• _YOUR INSTRUCTIONS_: Return, unchanged, every line from the very first one through the line that contains "225H42V235H58L74 251H115V204L89 178L47", with both of those lines included.

-------- EXERCISE MATERIALS

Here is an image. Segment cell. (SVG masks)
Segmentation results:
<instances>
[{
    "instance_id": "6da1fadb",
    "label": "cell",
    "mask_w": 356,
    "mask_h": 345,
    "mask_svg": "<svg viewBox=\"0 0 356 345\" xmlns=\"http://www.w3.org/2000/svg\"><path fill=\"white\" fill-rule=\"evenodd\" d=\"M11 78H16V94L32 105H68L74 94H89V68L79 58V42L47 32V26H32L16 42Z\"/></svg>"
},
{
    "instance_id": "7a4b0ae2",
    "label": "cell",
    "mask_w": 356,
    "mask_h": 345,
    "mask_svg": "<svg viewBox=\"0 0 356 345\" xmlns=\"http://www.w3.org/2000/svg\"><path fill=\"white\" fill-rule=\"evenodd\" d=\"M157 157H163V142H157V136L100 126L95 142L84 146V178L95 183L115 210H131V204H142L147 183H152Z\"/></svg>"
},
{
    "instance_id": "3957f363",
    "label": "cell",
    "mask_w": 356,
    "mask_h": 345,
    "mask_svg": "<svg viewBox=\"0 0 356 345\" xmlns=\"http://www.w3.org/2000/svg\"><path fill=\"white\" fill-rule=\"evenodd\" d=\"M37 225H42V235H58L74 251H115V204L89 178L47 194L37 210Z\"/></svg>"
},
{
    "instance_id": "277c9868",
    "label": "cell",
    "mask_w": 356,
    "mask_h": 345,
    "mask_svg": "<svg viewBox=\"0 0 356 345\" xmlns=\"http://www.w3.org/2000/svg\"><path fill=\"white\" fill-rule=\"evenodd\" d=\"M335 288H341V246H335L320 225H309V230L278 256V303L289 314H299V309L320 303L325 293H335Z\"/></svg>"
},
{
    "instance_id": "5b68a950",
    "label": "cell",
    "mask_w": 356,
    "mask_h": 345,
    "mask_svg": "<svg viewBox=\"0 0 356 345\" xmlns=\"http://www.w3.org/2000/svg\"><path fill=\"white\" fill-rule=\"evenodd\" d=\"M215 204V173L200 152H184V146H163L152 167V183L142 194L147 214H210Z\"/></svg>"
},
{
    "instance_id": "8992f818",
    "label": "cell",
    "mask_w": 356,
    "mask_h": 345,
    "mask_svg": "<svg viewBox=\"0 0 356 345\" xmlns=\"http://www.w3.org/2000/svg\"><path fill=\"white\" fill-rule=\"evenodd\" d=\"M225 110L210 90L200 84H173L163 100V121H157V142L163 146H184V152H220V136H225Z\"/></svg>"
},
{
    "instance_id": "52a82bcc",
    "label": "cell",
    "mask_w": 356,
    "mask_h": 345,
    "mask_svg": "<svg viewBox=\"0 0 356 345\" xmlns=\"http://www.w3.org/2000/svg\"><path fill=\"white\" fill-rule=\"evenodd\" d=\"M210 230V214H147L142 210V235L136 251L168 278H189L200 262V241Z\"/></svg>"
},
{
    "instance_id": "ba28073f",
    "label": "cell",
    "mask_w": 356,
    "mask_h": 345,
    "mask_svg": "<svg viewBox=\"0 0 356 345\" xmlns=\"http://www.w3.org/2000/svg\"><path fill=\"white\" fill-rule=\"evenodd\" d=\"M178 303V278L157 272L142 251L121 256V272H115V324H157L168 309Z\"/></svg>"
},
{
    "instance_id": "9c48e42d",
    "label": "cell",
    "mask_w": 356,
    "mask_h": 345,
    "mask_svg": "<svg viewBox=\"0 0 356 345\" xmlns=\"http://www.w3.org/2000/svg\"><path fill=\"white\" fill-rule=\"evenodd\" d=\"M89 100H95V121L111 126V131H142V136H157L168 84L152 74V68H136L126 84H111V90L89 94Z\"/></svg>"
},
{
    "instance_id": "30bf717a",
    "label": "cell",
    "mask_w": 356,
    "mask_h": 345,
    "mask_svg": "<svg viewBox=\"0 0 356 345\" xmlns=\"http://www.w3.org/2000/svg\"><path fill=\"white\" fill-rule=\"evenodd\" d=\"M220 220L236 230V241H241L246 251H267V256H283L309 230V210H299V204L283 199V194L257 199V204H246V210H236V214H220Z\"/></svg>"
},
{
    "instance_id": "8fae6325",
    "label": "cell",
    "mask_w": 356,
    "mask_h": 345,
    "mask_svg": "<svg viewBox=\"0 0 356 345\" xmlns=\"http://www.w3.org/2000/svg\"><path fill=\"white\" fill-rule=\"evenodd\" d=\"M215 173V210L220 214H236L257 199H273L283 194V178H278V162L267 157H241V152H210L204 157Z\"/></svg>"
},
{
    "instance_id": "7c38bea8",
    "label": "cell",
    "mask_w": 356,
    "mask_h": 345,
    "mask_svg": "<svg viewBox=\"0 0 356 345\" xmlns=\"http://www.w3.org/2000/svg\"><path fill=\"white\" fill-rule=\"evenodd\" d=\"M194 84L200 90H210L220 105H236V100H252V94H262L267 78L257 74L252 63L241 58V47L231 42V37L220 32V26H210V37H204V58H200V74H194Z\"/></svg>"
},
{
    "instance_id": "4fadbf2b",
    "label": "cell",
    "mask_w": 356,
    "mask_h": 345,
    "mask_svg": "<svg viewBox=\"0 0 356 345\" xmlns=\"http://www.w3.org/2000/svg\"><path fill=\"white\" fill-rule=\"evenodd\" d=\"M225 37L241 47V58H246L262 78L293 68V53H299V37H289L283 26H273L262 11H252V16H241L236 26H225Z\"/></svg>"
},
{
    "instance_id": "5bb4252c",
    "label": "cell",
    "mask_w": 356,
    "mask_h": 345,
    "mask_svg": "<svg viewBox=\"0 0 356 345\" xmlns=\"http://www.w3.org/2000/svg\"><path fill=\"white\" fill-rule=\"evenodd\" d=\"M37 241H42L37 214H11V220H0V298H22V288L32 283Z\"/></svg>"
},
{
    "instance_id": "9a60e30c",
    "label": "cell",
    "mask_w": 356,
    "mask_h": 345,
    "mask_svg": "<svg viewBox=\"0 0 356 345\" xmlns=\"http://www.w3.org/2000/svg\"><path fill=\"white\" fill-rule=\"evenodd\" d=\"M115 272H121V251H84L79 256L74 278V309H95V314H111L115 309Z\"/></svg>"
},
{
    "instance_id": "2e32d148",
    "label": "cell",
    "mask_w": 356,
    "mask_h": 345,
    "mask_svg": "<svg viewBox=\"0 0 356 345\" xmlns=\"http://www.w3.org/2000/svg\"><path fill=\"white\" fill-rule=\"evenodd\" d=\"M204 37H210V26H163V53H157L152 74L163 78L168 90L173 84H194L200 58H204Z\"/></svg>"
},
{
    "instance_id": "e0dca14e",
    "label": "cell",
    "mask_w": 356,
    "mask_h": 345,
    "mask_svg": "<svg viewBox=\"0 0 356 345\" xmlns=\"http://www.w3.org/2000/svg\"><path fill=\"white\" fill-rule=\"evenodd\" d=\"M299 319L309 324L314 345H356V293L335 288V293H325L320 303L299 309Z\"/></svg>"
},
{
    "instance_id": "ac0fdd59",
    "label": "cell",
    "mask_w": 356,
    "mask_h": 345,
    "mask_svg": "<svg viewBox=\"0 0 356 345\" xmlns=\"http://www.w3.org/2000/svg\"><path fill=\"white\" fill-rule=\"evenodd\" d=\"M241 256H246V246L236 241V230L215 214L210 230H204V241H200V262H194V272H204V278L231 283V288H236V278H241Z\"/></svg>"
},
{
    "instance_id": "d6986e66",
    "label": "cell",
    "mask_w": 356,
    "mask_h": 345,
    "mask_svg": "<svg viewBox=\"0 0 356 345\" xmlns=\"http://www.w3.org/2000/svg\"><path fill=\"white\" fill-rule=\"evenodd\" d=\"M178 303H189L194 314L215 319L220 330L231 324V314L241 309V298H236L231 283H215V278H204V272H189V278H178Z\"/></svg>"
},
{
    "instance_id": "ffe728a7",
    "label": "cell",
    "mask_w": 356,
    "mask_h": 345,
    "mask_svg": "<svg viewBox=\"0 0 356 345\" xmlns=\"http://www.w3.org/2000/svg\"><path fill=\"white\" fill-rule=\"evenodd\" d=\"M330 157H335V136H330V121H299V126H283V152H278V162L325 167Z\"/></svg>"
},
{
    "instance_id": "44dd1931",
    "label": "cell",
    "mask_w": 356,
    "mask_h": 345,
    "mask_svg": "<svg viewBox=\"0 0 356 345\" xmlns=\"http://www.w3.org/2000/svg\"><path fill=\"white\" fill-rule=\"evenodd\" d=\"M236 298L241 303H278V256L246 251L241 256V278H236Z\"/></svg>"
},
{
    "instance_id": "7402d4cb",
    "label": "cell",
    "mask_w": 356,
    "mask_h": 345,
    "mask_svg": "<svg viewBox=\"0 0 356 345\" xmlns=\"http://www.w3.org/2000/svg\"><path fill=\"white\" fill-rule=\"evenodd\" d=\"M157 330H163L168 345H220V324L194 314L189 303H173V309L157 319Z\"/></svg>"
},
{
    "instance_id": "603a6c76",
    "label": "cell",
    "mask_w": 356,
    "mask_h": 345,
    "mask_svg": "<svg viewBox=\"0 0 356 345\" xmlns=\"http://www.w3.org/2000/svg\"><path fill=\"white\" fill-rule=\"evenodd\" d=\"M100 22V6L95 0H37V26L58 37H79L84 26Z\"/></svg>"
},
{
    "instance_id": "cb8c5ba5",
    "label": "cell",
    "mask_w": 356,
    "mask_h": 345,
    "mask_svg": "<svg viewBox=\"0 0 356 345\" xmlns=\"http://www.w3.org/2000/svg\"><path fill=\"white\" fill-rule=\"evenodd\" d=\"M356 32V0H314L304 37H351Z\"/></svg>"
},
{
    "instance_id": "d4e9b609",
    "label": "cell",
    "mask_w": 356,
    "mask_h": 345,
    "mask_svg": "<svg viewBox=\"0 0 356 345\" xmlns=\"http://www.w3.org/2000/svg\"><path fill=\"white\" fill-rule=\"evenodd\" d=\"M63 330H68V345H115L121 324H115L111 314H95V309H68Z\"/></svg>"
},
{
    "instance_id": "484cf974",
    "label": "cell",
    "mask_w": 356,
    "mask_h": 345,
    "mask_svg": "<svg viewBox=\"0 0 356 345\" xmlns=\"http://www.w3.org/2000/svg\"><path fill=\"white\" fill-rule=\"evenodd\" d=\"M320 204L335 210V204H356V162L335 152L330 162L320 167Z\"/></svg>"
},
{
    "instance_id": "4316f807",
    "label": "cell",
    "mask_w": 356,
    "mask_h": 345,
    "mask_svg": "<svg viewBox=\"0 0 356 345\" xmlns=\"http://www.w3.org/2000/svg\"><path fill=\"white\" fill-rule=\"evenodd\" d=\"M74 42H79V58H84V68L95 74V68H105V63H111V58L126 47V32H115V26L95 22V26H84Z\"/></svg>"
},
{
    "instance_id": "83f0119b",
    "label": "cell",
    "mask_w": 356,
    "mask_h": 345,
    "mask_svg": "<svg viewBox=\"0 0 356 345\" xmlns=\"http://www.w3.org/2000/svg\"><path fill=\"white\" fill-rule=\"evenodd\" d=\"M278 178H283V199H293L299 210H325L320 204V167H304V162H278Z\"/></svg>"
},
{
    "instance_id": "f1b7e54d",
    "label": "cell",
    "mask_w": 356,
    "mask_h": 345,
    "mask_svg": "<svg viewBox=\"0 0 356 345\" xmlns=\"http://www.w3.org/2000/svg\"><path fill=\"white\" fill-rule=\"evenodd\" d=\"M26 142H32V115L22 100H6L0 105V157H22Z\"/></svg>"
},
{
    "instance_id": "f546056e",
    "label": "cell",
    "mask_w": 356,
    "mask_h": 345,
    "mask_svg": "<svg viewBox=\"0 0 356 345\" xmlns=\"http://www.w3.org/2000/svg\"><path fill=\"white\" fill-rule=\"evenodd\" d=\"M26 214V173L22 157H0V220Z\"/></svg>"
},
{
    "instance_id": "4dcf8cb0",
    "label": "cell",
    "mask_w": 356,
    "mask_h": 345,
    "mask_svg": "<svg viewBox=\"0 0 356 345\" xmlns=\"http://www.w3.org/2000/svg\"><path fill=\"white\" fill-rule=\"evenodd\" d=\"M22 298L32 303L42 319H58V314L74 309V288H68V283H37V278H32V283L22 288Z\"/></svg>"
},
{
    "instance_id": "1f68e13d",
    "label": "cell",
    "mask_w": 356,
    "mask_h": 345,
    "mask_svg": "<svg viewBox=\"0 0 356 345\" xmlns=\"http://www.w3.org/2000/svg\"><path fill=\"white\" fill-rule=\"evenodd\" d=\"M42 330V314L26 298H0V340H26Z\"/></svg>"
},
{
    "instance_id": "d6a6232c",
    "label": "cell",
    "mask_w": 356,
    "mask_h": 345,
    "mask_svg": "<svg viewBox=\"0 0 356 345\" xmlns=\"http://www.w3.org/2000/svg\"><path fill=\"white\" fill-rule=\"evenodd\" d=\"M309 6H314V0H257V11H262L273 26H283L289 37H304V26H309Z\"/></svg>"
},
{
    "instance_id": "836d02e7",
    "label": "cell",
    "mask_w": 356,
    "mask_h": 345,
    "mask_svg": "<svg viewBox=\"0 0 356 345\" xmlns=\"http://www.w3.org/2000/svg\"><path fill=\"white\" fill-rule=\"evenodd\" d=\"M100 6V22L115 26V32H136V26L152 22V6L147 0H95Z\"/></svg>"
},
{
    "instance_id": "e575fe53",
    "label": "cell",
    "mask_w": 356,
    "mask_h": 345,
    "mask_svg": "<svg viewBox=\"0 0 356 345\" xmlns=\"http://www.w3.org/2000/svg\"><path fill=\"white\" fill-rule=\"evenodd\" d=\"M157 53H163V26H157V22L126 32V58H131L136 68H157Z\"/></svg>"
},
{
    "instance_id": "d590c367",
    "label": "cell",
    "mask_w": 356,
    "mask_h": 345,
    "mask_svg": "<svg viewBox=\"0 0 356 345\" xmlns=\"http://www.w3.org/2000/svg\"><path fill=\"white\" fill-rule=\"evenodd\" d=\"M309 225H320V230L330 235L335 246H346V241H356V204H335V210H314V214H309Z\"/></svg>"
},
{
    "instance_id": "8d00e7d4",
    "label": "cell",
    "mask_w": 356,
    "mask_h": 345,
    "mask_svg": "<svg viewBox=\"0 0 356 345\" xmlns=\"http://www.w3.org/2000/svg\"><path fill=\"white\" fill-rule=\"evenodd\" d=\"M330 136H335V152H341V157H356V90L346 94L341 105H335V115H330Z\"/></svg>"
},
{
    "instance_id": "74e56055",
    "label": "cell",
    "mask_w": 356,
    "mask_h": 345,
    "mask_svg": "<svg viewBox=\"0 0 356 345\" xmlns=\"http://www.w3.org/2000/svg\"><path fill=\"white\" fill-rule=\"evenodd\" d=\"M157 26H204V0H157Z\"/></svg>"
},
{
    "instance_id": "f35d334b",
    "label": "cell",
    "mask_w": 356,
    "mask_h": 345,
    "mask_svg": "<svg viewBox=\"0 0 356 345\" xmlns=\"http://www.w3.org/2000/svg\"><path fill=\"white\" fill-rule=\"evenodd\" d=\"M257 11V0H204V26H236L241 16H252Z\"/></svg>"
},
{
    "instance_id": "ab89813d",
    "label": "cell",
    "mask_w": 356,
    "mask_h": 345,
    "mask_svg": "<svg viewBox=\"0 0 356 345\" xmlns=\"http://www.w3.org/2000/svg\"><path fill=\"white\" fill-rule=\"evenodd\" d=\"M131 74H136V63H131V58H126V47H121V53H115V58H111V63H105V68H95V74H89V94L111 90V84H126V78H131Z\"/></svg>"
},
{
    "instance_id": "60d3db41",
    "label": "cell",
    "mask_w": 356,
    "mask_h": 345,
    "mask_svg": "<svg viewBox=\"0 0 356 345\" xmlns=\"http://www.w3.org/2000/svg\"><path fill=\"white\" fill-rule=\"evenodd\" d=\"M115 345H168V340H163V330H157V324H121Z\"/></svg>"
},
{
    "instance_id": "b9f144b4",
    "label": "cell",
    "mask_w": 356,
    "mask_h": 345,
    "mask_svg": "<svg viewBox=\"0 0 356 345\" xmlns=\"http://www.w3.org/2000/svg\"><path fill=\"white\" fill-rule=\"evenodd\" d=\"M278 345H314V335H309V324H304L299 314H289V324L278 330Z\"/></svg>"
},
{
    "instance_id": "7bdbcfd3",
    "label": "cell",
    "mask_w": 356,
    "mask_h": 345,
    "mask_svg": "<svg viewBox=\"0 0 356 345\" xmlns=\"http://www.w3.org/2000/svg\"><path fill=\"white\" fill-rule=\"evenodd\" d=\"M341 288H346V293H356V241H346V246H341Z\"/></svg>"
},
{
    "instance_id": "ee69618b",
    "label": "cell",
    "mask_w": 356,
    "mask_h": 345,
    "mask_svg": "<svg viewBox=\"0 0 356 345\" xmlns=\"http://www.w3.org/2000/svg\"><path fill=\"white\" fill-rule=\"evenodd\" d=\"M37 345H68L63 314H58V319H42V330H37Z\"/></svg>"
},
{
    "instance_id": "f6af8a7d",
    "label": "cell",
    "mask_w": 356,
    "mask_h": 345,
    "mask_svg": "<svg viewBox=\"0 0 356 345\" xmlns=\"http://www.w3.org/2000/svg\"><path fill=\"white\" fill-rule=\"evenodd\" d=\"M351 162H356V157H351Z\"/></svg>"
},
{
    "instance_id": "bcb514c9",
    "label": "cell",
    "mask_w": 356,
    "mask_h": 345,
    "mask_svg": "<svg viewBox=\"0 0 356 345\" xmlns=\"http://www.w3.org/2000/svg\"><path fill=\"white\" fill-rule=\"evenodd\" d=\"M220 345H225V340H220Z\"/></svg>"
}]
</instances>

----------------

• _ANSWER BELOW_:
Here is an image. Segment cell. (SVG masks)
Segmentation results:
<instances>
[{
    "instance_id": "6da1fadb",
    "label": "cell",
    "mask_w": 356,
    "mask_h": 345,
    "mask_svg": "<svg viewBox=\"0 0 356 345\" xmlns=\"http://www.w3.org/2000/svg\"><path fill=\"white\" fill-rule=\"evenodd\" d=\"M11 78H16V94L32 105H68L74 94H89V68L79 58V42L47 32V26H32L16 42Z\"/></svg>"
},
{
    "instance_id": "7a4b0ae2",
    "label": "cell",
    "mask_w": 356,
    "mask_h": 345,
    "mask_svg": "<svg viewBox=\"0 0 356 345\" xmlns=\"http://www.w3.org/2000/svg\"><path fill=\"white\" fill-rule=\"evenodd\" d=\"M157 157H163V142H157V136L100 126L95 142L84 146V178L95 183L115 210H131V204H142L147 183H152Z\"/></svg>"
},
{
    "instance_id": "3957f363",
    "label": "cell",
    "mask_w": 356,
    "mask_h": 345,
    "mask_svg": "<svg viewBox=\"0 0 356 345\" xmlns=\"http://www.w3.org/2000/svg\"><path fill=\"white\" fill-rule=\"evenodd\" d=\"M37 225H42V235H58L74 251H115V204L89 178L47 194L37 210Z\"/></svg>"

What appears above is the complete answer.